Another area in which science served Islam was in timekeeping. King has studied numerous astronomical handbooks that included tables that answered the complex question of the visibility of the lunar crescent (i.e., the new moon) as well as the more straightforward matter of the times of the five daily prayers at different latitudes. Determining lunar crescent visibility was important for calculating the lunar calendar, but the determination was complex because it depended on a number of variables, including the moon’s position, the angular separation between the moon and sun, and the relative setting times of the sun and moon. Calculating prayer times was more straightforward but still required the creation of a trigonometry designed for spherical (i.e., not planar) surfaces.
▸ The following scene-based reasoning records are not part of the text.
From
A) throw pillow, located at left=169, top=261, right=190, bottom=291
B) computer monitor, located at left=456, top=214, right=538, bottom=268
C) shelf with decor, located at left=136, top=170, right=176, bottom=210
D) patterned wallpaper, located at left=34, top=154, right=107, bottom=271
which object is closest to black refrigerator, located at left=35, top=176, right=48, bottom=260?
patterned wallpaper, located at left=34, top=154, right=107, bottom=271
Astronomical instruments were representations of the heavens as much as they were tools. If one thinks of the night sky as a sphere, the purpose of these instruments was to find the position of a celestial object on that sphere according to a coordinate system. An armillary sphere reproduced the heavenly sphere in three dimensions; astrolabes and equatoria (rarer in the Islamic world) projected the three-dimensional heavenly sphere into two dimensions. On the backs of astrolabes, one can often find quadrants that provide graphical solutions, which functioned in a manner akin to slide rules, for trigonometric functions. Sample instruments, such as “an astrolabe made by a Jew, engraved by a Christian, and finished by a Muslim,” which features inscriptions in Hebrew, Latin, and Arabic, have fascinating stories behind them. The Muslim engraver who finished the astrolabe, known only as Mas‘ud, who remained in Christian Spain after the Reconquista, escaped from Christian Spain, where the astrolabe was made, to Algeria.

Phases of the Moon, al-Biruni (973-1048) – Image via Wikimedia Commons
Phases of the Moon, al-Biruni (973-1048) – Image via Wikimedia Commons

When explaining Islam’s compatibility with science, another important question is: Which Islam in which Islamic society? Just as Christianity has changed over time and varied geographically, so have Islam and scientific enterprises within Islamic societies. Because practical astronomy was so widespread, King’s research on instrumentation affords a window onto these differences. He, followed by his student François Charette, uncovered the depth of scientific culture under the Mamluks. The Mamluks were a dynasty of former slaves who ruled Syria and Egypt between 1250 and 1517. Not only was Ibn al-Shatir — the fourteenth century Damascene astronomer upon whom Copernicus may have depended — a muwaqqit (mosque/madrasa timekeeper) in Mamluk Damascus, Najm al-Din al-Misri’s creativity emerged through the production of timekeeping tables with several hundred thousand entries and the invention of instruments that could solve similar problems graphically. Charette’s excellent book on Najm al-Din, completed after King’s 1998 article (“Mamluk Astronomy and the institution of the muwaqqit”) has shown that the instruments Najm al-Din described did not do anything that earlier instruments could not, meaning that instrument production had an abstract, intellectual side. The fact that the Mamluks instituted the office of the muwaqqit was itself a structural innovation applying the fruits of Islamic astronomy to a religious matter.

Likewise, King’s work has brought distinct dimensions of Andalusian practical astronomy to light. For example, while most astrolabes required the insertion of a plate for a given latitude, it was only in Andalusia that universal astrolabes, which could function at any latitude, emerged. There was, too, an interesting conversation between mathematical astronomy and the folk tradition. Another fascinating contribution of King’s study of Andalusian astronomy is his description of the astronomical handbook with tables of the Tunisian Ibn Ishaq (fl. 1193-1222). One of the observers cited was William II of Sicily (d. 1189). As it is often easier to learn about the details of pre-modern Islamic science than the broader context, King’s research into regional, practical astronomies lends insight into the culture of science in Islamic societies.